1110 - Du fragment sans édifice
N. Lygeros
Dans l’un des fragments d’Anaximène, nous trouvons la proposition suivante : Le soleil est large comme une feuille. Aussi nous pourrions commencer à l’interpréter à la manière des philologues. Seulement quelle serait la valeur de cette interprétation en l’absence de l’œuvre d’Anaximène. Chacun de nous sait bien qu’une phrase hors de son contexte peut non seulement prendre un sens nouveau mais aussi le sens opposé. Alors que penser d’une phrase dont le contenu semble dès le commencement de la lecture, poétique. Est-ce un vers d’un poème ou une idée mise en valeur dans un texte ou encore une simple métaphore ? Que dire de plus que notre ignorance ? Ne nous tournons-nous pas dans la même position face à un vestige antique isolé ? Avons-nous ne serait-ce que le droit de lui attribuer une fonction. Nous pensons quant à nous qu’il faut aborder ces raretés d’une tout autre manière.

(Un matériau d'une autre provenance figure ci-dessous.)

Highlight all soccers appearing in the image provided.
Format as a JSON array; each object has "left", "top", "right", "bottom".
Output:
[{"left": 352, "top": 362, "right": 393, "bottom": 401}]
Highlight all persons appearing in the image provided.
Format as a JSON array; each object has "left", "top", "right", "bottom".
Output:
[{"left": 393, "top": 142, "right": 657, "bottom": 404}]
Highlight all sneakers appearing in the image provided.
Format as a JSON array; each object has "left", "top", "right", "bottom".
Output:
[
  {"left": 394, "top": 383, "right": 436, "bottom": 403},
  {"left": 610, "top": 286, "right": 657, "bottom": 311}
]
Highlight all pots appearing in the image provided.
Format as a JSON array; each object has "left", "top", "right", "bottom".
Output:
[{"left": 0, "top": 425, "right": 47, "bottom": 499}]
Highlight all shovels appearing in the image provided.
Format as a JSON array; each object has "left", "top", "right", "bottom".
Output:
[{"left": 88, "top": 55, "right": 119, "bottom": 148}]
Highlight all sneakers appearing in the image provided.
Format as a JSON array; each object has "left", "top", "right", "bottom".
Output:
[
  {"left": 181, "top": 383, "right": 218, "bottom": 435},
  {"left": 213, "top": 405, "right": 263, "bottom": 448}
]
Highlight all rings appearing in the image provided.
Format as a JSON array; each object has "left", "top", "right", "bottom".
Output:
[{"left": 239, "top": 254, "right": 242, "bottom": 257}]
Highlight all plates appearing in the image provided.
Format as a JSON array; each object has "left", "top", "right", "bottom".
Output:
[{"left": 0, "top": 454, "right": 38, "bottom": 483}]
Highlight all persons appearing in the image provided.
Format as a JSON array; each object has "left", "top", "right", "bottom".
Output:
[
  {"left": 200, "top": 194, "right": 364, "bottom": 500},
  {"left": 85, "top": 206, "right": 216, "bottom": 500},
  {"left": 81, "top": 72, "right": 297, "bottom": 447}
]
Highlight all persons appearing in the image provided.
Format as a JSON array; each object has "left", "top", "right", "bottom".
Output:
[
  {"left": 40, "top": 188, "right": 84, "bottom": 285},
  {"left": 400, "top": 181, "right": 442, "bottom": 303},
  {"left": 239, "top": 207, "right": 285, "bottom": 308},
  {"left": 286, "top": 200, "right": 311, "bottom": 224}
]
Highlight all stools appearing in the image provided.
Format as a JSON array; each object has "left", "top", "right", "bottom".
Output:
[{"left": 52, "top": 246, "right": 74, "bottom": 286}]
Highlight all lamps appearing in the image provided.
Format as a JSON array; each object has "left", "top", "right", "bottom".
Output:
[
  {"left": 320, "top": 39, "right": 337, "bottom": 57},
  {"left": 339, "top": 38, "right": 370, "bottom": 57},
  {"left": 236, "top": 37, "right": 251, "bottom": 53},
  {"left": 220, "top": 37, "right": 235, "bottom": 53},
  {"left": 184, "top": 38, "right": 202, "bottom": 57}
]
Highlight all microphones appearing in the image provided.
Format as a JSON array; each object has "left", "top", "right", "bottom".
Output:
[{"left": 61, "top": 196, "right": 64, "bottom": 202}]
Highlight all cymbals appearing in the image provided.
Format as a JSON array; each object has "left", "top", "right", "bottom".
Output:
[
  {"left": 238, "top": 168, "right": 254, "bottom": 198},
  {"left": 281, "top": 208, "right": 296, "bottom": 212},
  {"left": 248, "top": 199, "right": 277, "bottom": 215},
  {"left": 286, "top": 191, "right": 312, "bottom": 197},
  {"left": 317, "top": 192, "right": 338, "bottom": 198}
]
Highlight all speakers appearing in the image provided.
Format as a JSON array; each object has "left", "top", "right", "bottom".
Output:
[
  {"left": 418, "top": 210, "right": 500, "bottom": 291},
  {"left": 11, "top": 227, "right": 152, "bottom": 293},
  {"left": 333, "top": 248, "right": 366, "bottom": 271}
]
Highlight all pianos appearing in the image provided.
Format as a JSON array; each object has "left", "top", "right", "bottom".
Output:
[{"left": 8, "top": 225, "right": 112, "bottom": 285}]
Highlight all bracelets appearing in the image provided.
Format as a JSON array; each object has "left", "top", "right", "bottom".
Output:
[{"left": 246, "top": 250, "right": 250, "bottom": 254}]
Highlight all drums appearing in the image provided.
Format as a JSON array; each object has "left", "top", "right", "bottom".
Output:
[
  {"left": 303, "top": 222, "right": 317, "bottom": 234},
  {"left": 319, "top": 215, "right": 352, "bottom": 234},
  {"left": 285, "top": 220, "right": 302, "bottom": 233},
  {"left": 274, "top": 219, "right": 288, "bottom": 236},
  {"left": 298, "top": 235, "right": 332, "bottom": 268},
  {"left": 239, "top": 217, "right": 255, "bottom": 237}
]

Il faut les respecter pour ce qu’elles sont et non pour ce qu’elles devraient être. Ces fragments sont des vestiges du passé, des morceaux de mémoire, des lambeaux de pensées. Nous ne devons pas les détruire via des interprétations parfois savantes mais souvent oiseuses. Les fragments ne sont que des traces de l’édifice mais pas l’édifice. Par contre nous pouvons les utiliser pour en construire. Sans nécessairement les mettre en exergue ni les exploiter comme un simple matériau de base, les fragments peuvent servir pour enrichir la structure qui sera la base du nouvel édifice mental. Il s’agit donc d’un point de vue diachronique qui permet aux créateurs d’œuvrer dans le même sens sans nécessairement partager la même époque. A travers ce que certains appellent l’unité du langage, nous discernons l’unité de la pensée. Celle-ci se construit d’une part sur des schémas mentaux et d’autre part sur des éléments enrichissants. Quant à la distinction de ces entités, elle est factuelle puisque c’est la traversée du temps et l’impact sur l’humanité qui décident. Dans ce cadre, l’interprétation du fragment n’est pas nécessaire puisqu’il est considéré comme tel en attendant une découverte qui éclairera sa nature. L’avantage certain de cette approche c’est que même en l’absence de toute découverte, le fragment sera utilisé par les créateurs malgré l’absence d’un édifice qui le caractérise. Du point de vue mental, nous nous retrouvons dans un schéma popperien puisque nous ne recherchons pas un entendement a priori . C’est l’évolution de l’ensemble qui permet de juger a posteriori de la qualité de l’assemblage réalisé. Ainsi nous respectons d’une part la pensée de l’auteur du fragment même si celle-ci est inconnue hors fragment et d’autre part la liberté nécessaire des créateurs qui sont les seuls à faire vraiment évoluer notre structure mentale. Le fragment n’apparaît plus comme une fin en soi que nous devons analyser mais comme une entité à part entière qui participe activement via l’intervention et l’ingérence des créateurs dans l’évolution de la civilisation du point de vue local et celle de l’humanité du point de vue global. Aussi le fragment ne représente plus un obstacle pour la compréhension mais un élément essentiel pour la création.